GIVEN INFORMATION:
-.-.-
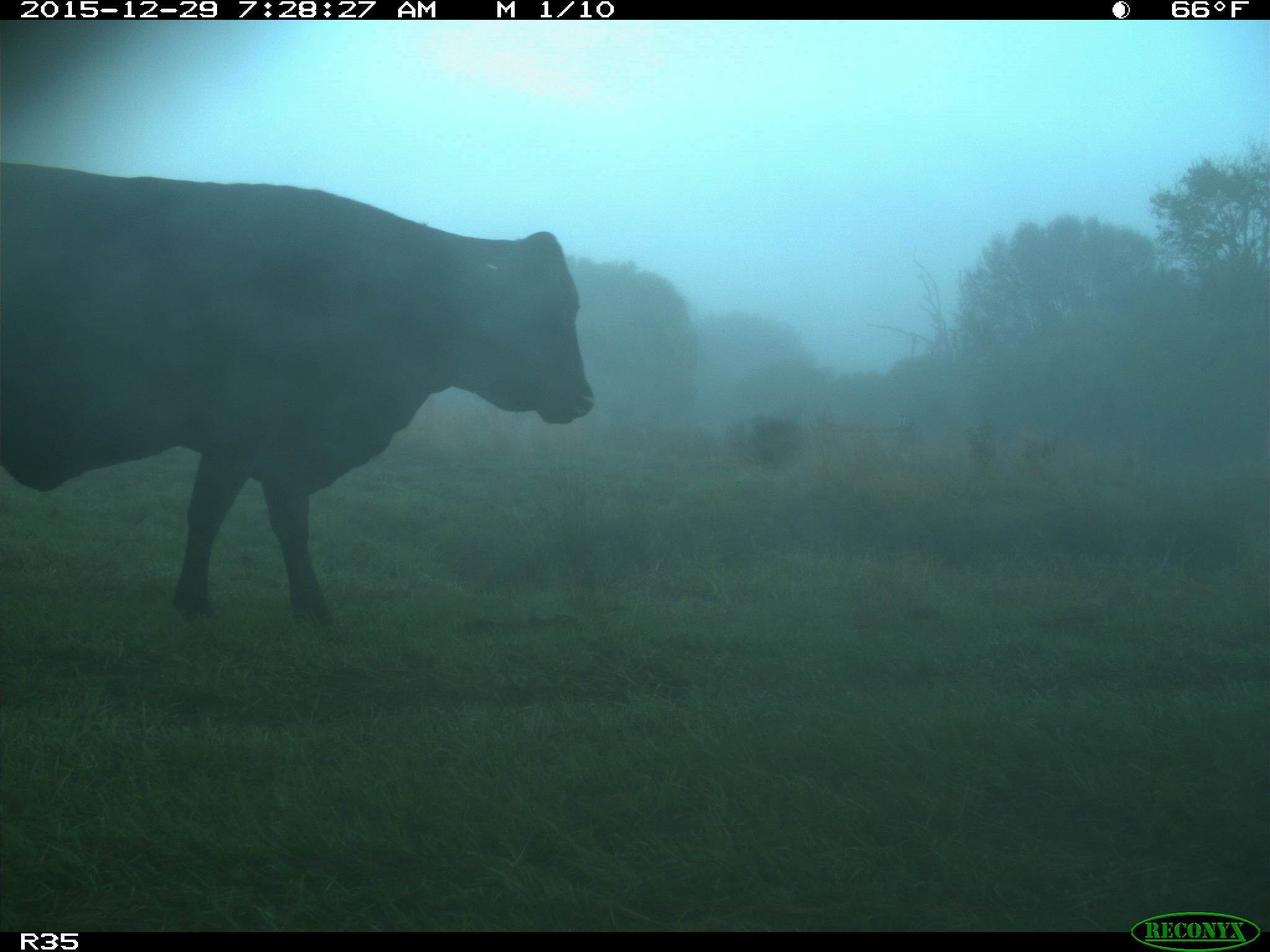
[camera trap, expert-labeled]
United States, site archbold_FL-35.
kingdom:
-.-.-
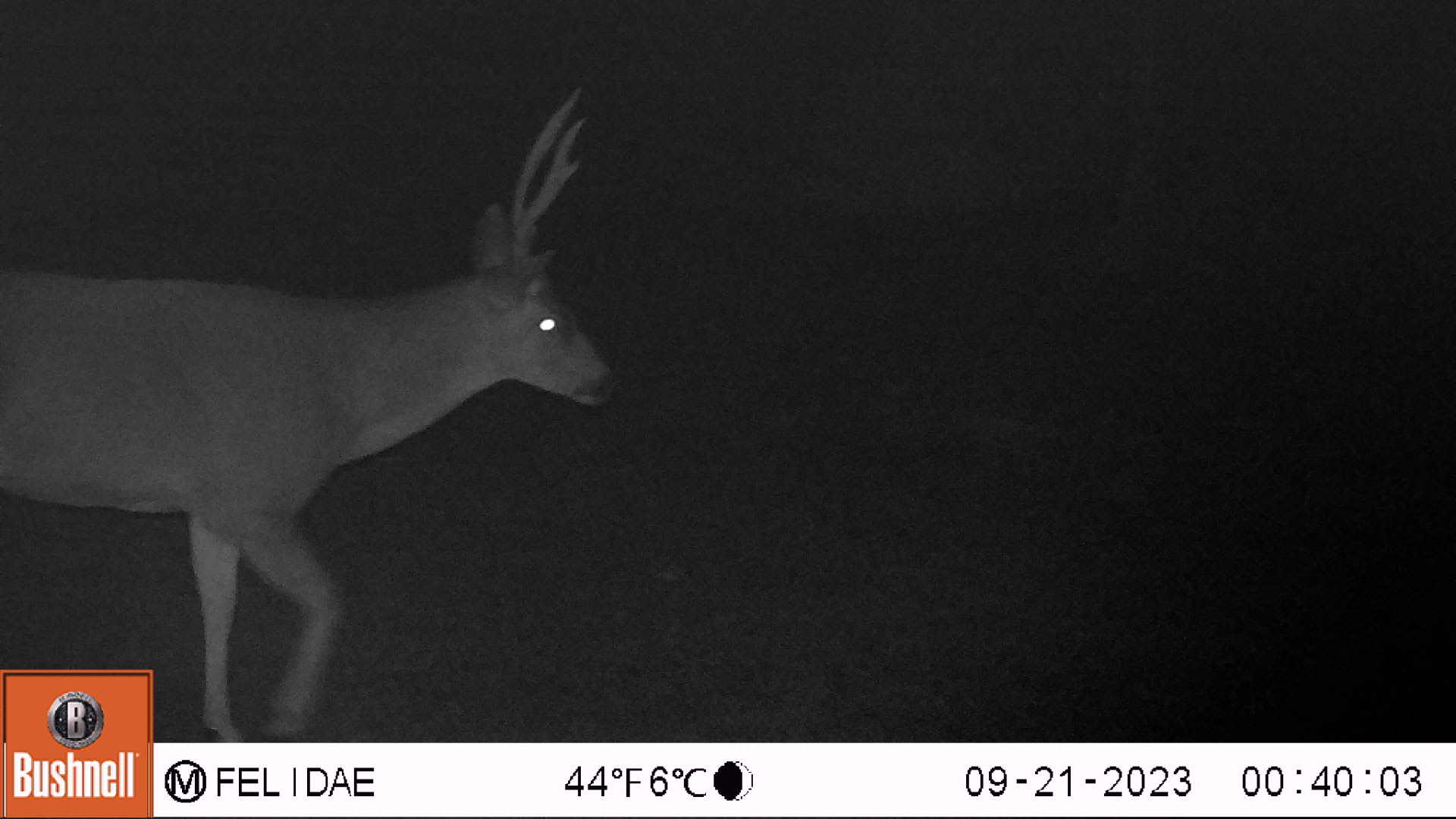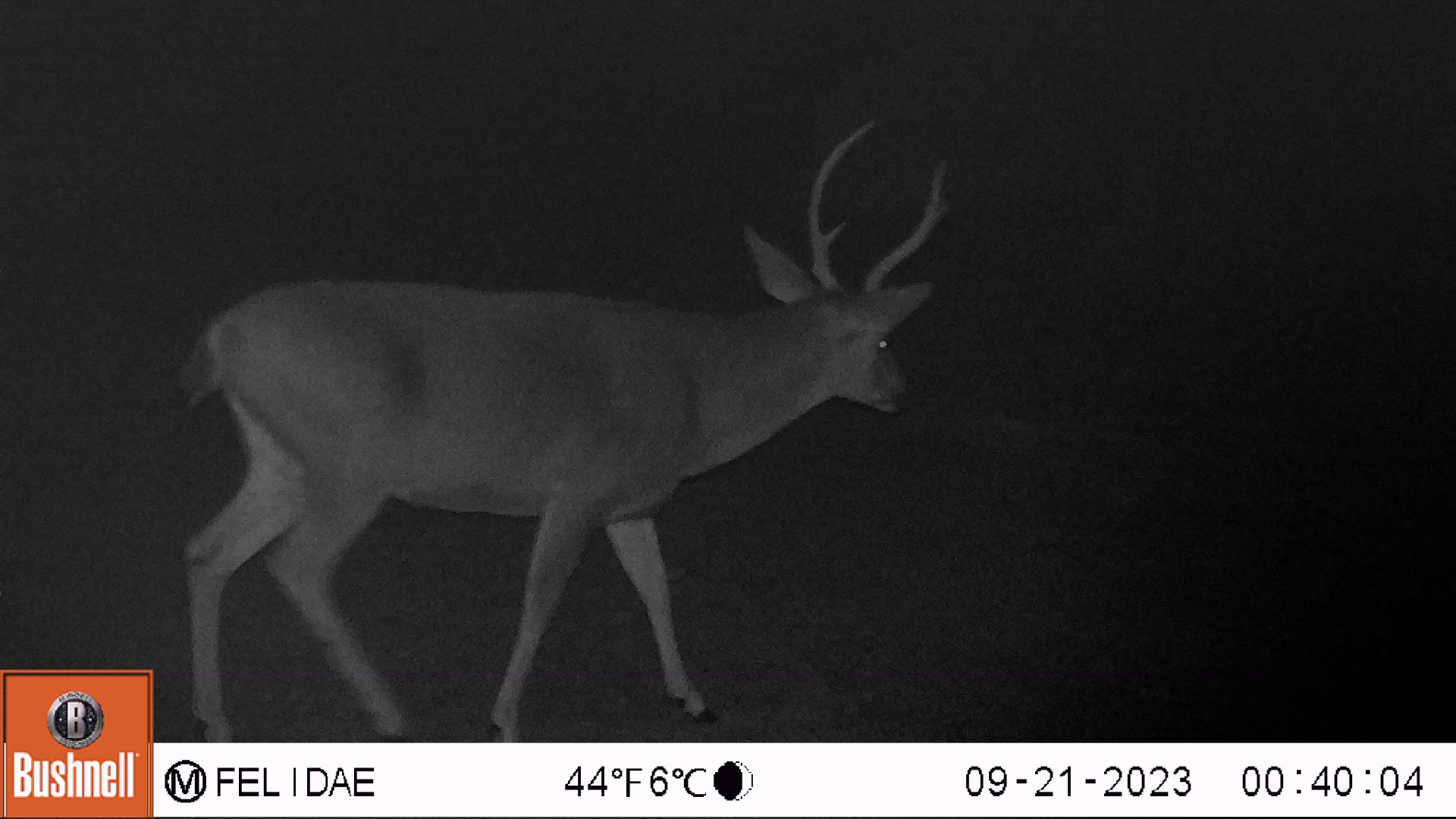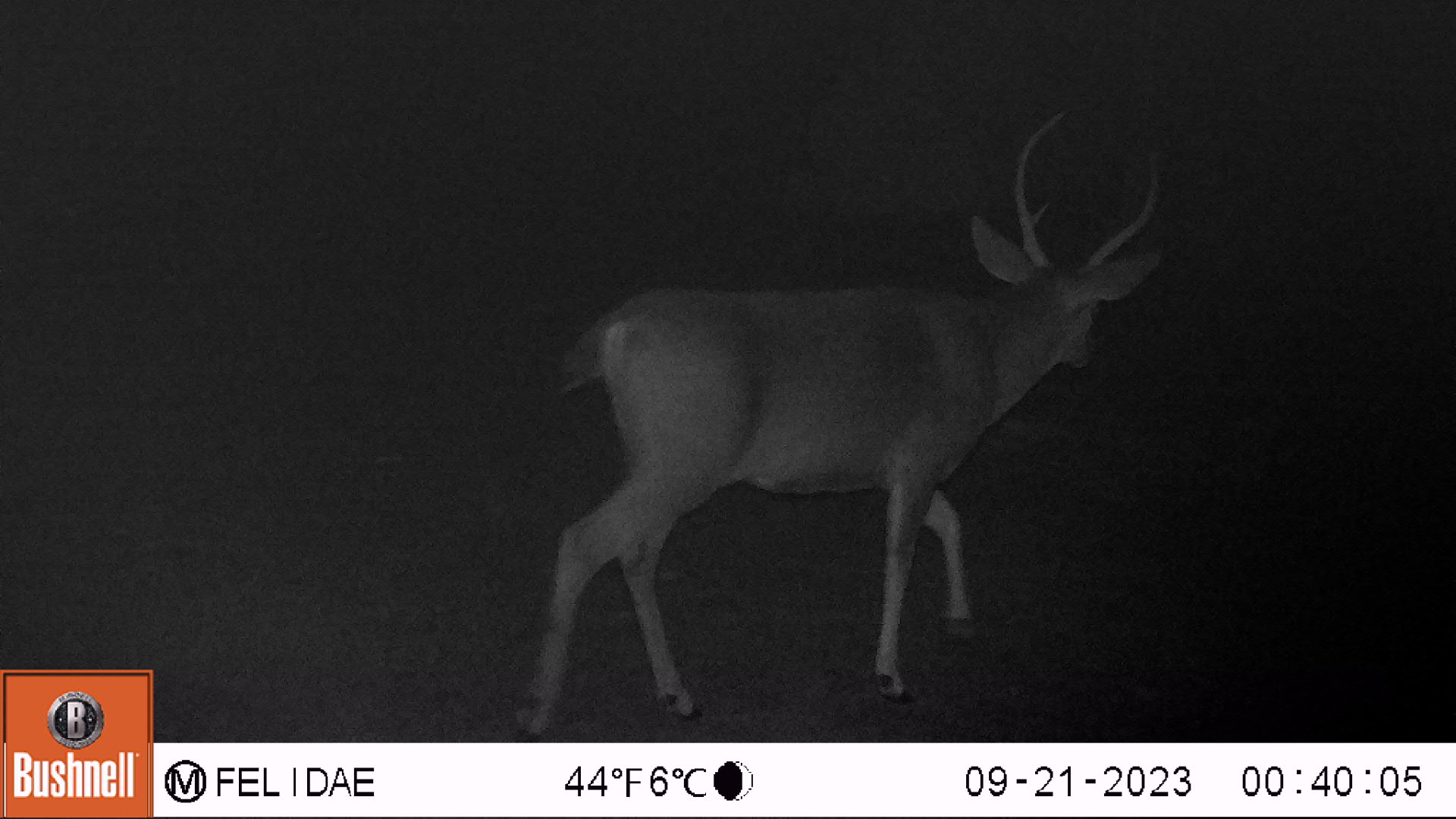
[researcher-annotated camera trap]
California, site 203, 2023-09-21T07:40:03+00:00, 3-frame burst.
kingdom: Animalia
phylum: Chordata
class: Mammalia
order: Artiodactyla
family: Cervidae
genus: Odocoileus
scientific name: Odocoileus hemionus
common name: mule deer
-.-.-
TASK TO COMPLETE:
Each line of the listing above that includes the word "site" is to be counted, and only the total reported.

RESPONSE TO THIS EXERCISE:
2